Source records:
....

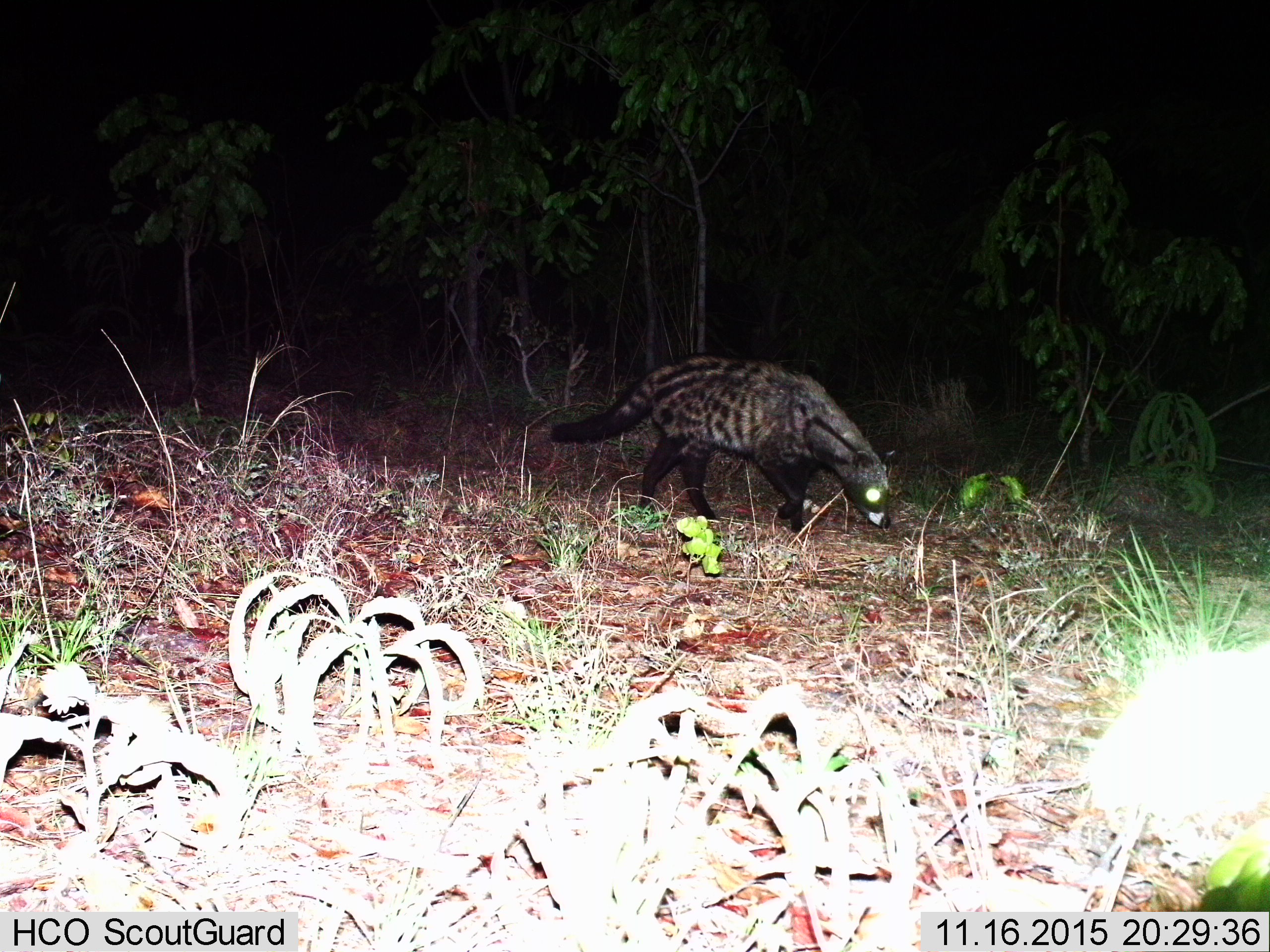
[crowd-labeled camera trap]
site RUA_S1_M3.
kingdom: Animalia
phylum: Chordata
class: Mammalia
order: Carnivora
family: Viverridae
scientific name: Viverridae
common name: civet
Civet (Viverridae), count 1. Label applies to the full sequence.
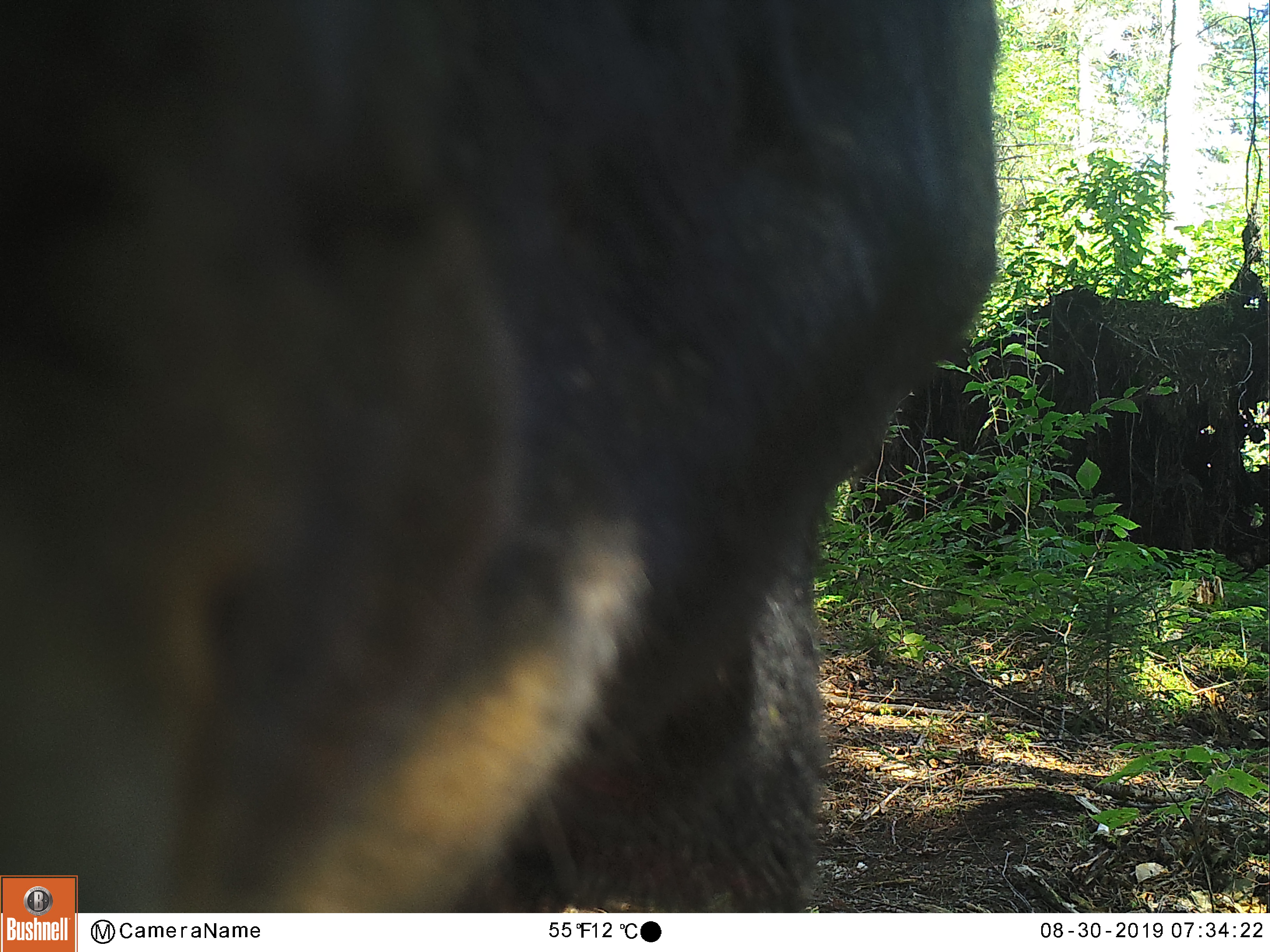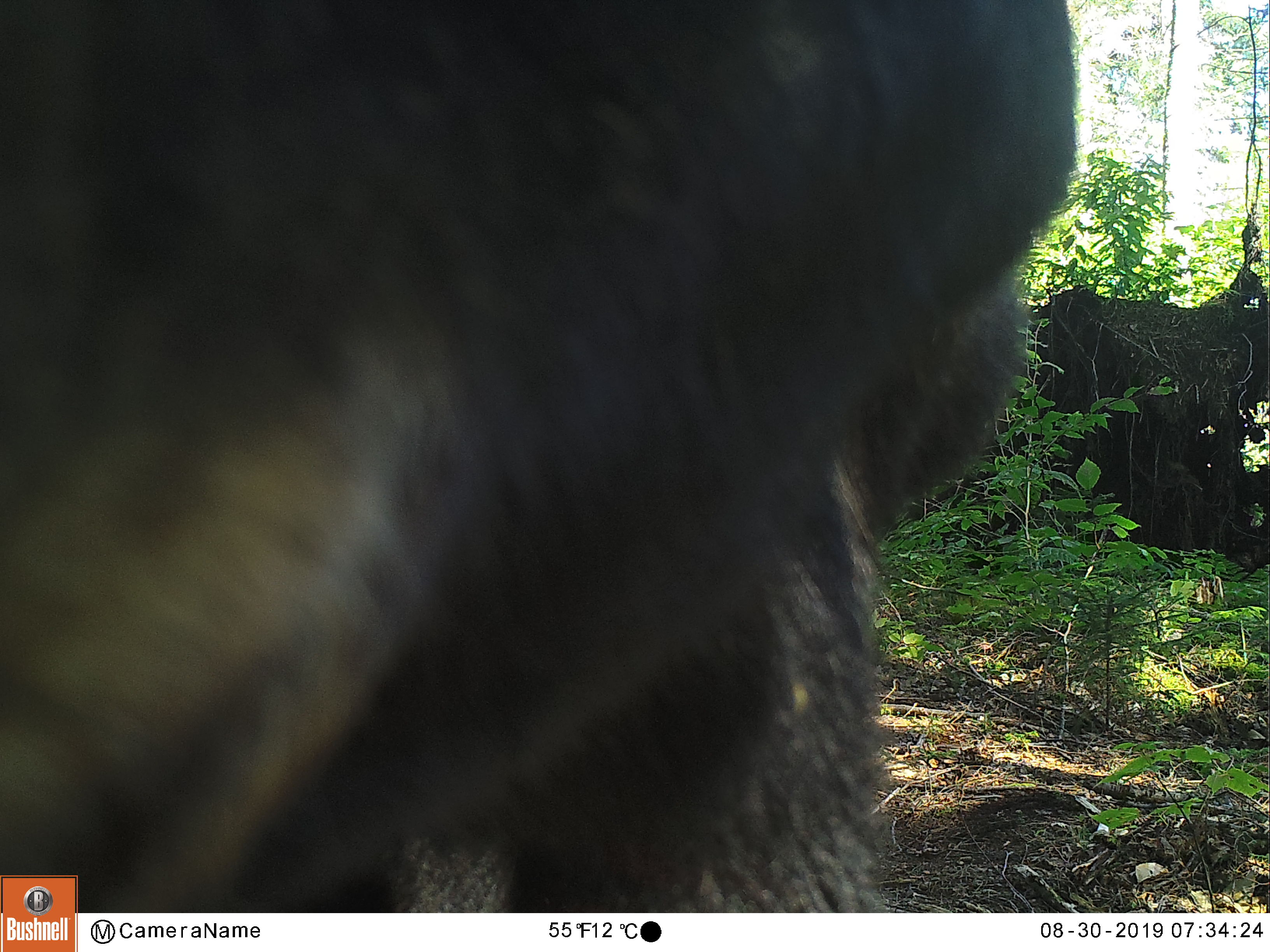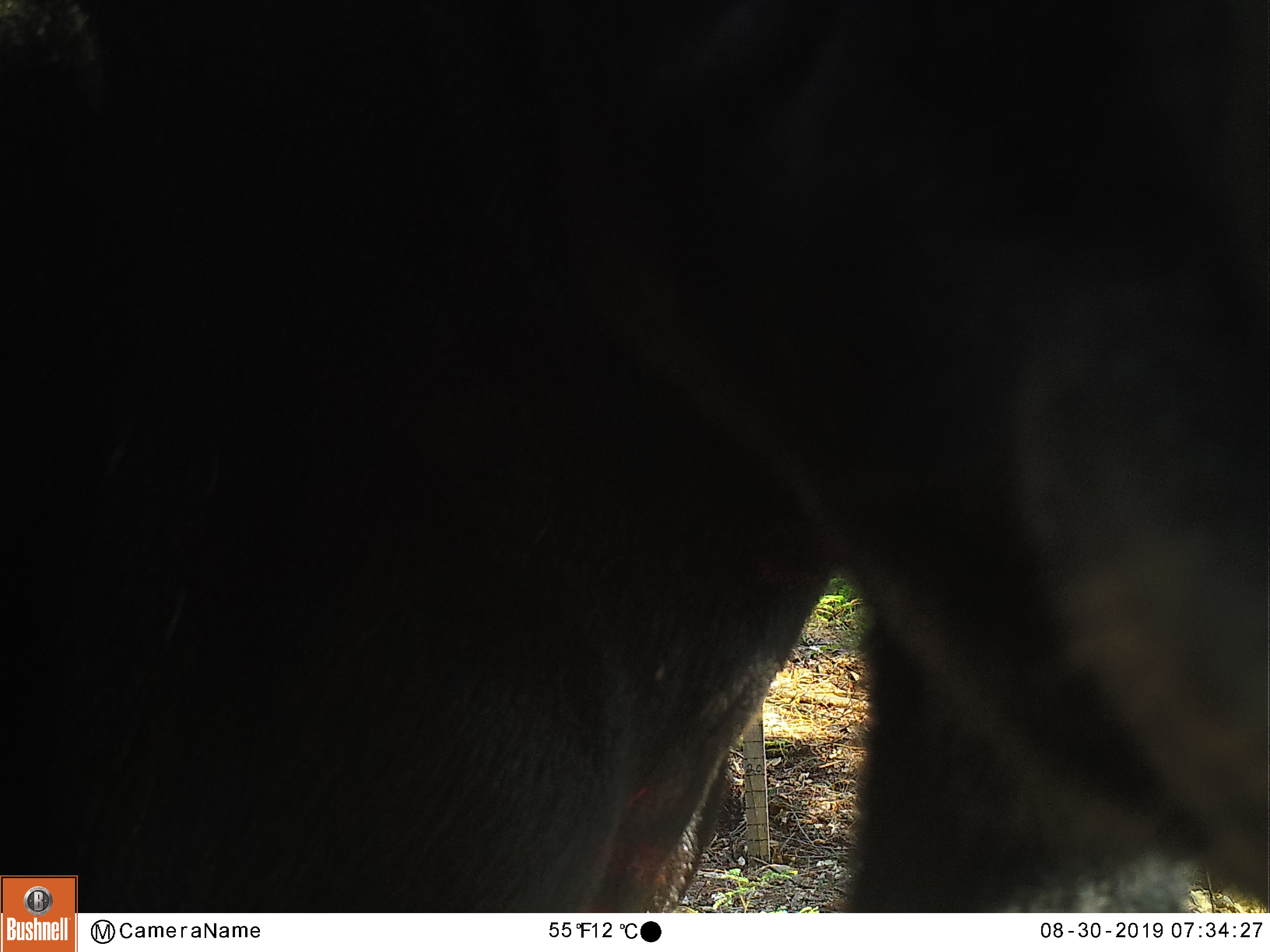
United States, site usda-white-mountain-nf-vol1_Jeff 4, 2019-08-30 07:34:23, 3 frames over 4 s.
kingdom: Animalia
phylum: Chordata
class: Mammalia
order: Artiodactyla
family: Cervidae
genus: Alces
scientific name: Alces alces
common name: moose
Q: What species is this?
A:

....

How to complete this task:
Restate the records above word for word, without the pictures.

Task response:
[crowd-labeled camera trap]
site RUA_S1_M3.
kingdom: Animalia
phylum: Chordata
class: Mammalia
order: Carnivora
family: Viverridae
scientific name: Viverridae
common name: civet
Civet (Viverridae), count 1. Label applies to the full sequence.
United States, site usda-white-mountain-nf-vol1_Jeff 4, 2019-08-30 07:34:23, 3 frames over 4 s.
kingdom: Animalia
phylum: Chordata
class: Mammalia
order: Artiodactyla
family: Cervidae
genus: Alces
scientific name: Alces alces
common name: moose
Q: What species is this?
A:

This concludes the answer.